Monday, October 18, 2010

Good Luck

Those who mistake their good luck for their merit are inevitably bound for disaster. - J. Christopher Herold

Once upon a time, a poor farmer was dismayed to learn that his horse had died during the night. "That's terrible," his neighbors said, "What a bad luck!" "Maybe," said the farmer to his friends. 

Meanwhile, elsewhere in the village, a certain rich man heard of the farmer's plight and took pity on him. He gave one of his many horses to the poor man as a gift. "That's wonderful! How lucky you are!" exclaimed the farmer's friends. But the farmer only said, "Maybe."

Only two months later, frightened by flashes of lightning and bursts of thunder during a fierce summer storm, the poor farmer's horse lept over the fence and ran away to the mountains. "That's terrible! What a bad luck!" the farmer's neighbors exclaimed. "Maybe." replied the farmer.

In less than three months time, and much to everyone's amazement, the runaway horse returned to the poor farmer. But he did not return alone, for he was accompanied by a magnificent stallion. Now the farmer had two horses! The neighbors marveled at such great fortune. "That's wonderful! How lucky you are!" they said. But the farmer simply replied, "Maybe."

One day the farmer's only son thought this would be a good time to break in the new stallion for riding. But the small, thin boy was no match for the mighty horse. He was violently thrown from the horse's back and severely injured. He broke several bones in his leg and would not walk for a long while. "That's terrible," said the neighbors, "now your son is lame. What a bad luck!" "Maybe," came the answer.

At this time in China there was a war going on between two rival warlords. One day a military officer came to the village to conscript young men. He took with him all able bodied young men to fight the war in a neighboring province. Many of the village's favorite sons would later perish. "How lucky you are that your son is lame, for he is safe with you," the neighbors said. Thanking them for their good wishes, the poor farmer said, "Maybe."


Not too sad and never too overjoyed! This was Taoist way of life. Probably like not many  other people, Taoists believed that the things are in a constant motion. They developed the philosophy of yin and yang which not only suggested the constant flux, but also clarified that everything in the universe has its opposite counterpart.

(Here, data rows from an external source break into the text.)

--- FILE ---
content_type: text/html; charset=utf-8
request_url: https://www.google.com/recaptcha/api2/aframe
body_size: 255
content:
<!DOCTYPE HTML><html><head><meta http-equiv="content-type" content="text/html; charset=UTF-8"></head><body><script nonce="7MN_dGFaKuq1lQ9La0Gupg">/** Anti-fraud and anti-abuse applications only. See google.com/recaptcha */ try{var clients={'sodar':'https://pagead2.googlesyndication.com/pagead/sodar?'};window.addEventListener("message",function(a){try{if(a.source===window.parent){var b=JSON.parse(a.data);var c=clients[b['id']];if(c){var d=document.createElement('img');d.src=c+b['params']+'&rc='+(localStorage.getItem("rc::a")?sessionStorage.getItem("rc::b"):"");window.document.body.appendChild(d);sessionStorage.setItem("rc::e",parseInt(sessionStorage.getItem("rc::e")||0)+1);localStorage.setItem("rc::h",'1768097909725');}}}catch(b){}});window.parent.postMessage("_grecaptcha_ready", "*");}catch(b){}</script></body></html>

There is no good without evil, no beauty without ugliness, no joy without distress. Taoism taught that when dreadful things happen to us, extreme distress is improper because things are in constant motion and the energy in the universe flows into its other natural extreme. This is when really good things happen. But once again, extreme joy is improper. Those who understood this natural flow would enjoy their life with all its ups and downs. 

This constant flow of energy between naturally occurring dualities was  expression of the universal harmony between yin and yang forces that govern the universe. 

Since ancient times the Chinese understood that these two dynamic forces do not exist in opposition to one another. They are complementary. Everything in the universe has both aspects - the yin and the yang. Either of the forces may manifest more strongly in an object or a situation depending on the criterion of judgment and observation. The judgements we make depend on our perception of things but they do not reflect the underlying reality that often remains hidden. 

Only a foolish man believes that all that glitters is gold. And only a foolish man believes the opposite.